The women, resisting for once the gender discrimination that imprisons them, tacitly agree to conceal the evidence; they rebel against abstract justice and act through sympathy and empathy. Glaspell suggests, in the manner of the cultural feminists, that a woman's law, which takes into account not just the deed but also the circumstances and context in which the deed is performed, is superior to the law of the patriarchy. The final line of the play reverberates with this principle as Mrs. Hale, who had initially been abashed by the men's laughter at her question about whether Minnie had intended to quilt or knot the squares of her quilt, later lets Mrs. Peters say: "We think she was going to—knot it," then ends the play by standing center stage, her hand over the pocket that conceals the dead bird, and announcing for Mrs. Peters, for Minnie, for herself, for every woman: "We call it—knot it, Mr. Henderson." This splendid line laces together the image of John Wright with the noose knotted elaborately around his neck and the women's refusal, albeit one they cannot voice without endangering themselves, to be coopted yet again by the male system.

Trifles is the most frequently anthologized one-act play by an American woman; it is often praised as a paradigm of play construction. Overtly and inherently dramatic while at the same time subtle, economical, and understated, the play's form replicates its action in both its departure from the male dramatic traditions of through line—with its rising action, climax, and falling action—and linear exposition and in its lack of resolution. Glaspell must have realized it would be dishonest to resolve a conflict that remains, sadly, unresolved.

Alison's House won Glaspell the 1931 Pulitzer Prize, an award that brought the Pulitzer jury the disapproval of most critics and reviewers; the play was equally unpopular with audiences, running only 41 performances. Conventional in style and structure, the play even conforms to the neoclassic unities, taking place in fewer than 24 hours and utilizing two rooms of the same home as its set. It is notable, however, for being the third in Glaspell's trilogy of dramas focusing on a woman who never appears and for challenging a patriarchal system that cares more about preserving appearances and the status quo than about humanity.

•••

Stated exercise 1: Set down the passage on Glaspell's plays from "Alison's House won" to "than about humanity.".
Stated exercise 2: According to the passage on Glaspell's plays, how many performances did Alison's House run?

Provided data:
•••

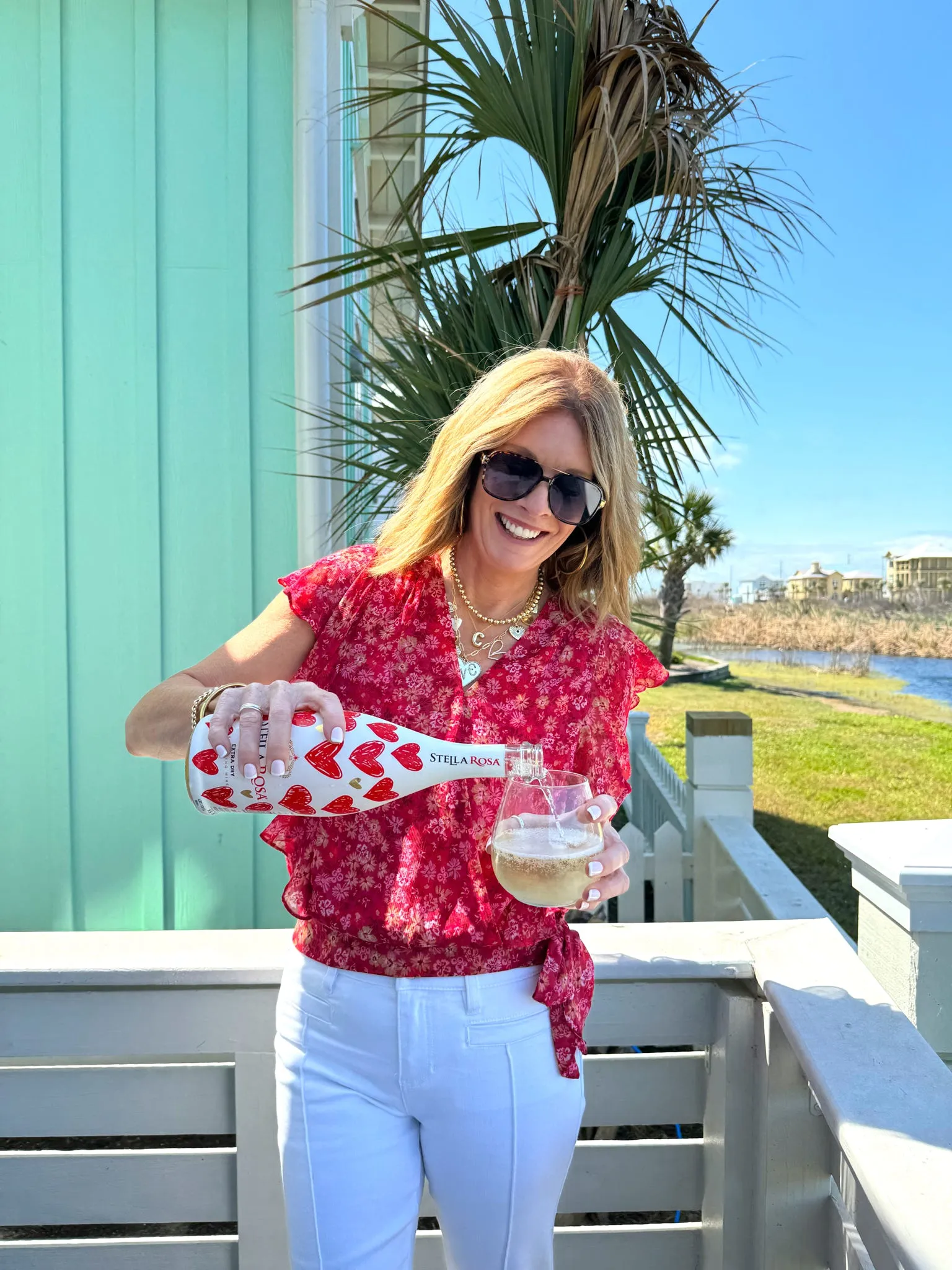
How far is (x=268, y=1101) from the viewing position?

•••

Full response 1:
Alison's House won Glaspell the 1931 Pulitzer Prize, an award that brought the Pulitzer jury the disapproval of most critics and reviewers; the play was equally unpopular with audiences, running only 41 performances. Conventional in style and structure, the play even conforms to the neoclassic unities, taking place in fewer than 24 hours and utilizing two rooms of the same home as its set. It is notable, however, for being the third in Glaspell's trilogy of dramas focusing on a woman who never appears and for challenging a patriarchal system that cares more about preserving appearances and the status quo than about humanity.

Full response 2: 41 performances.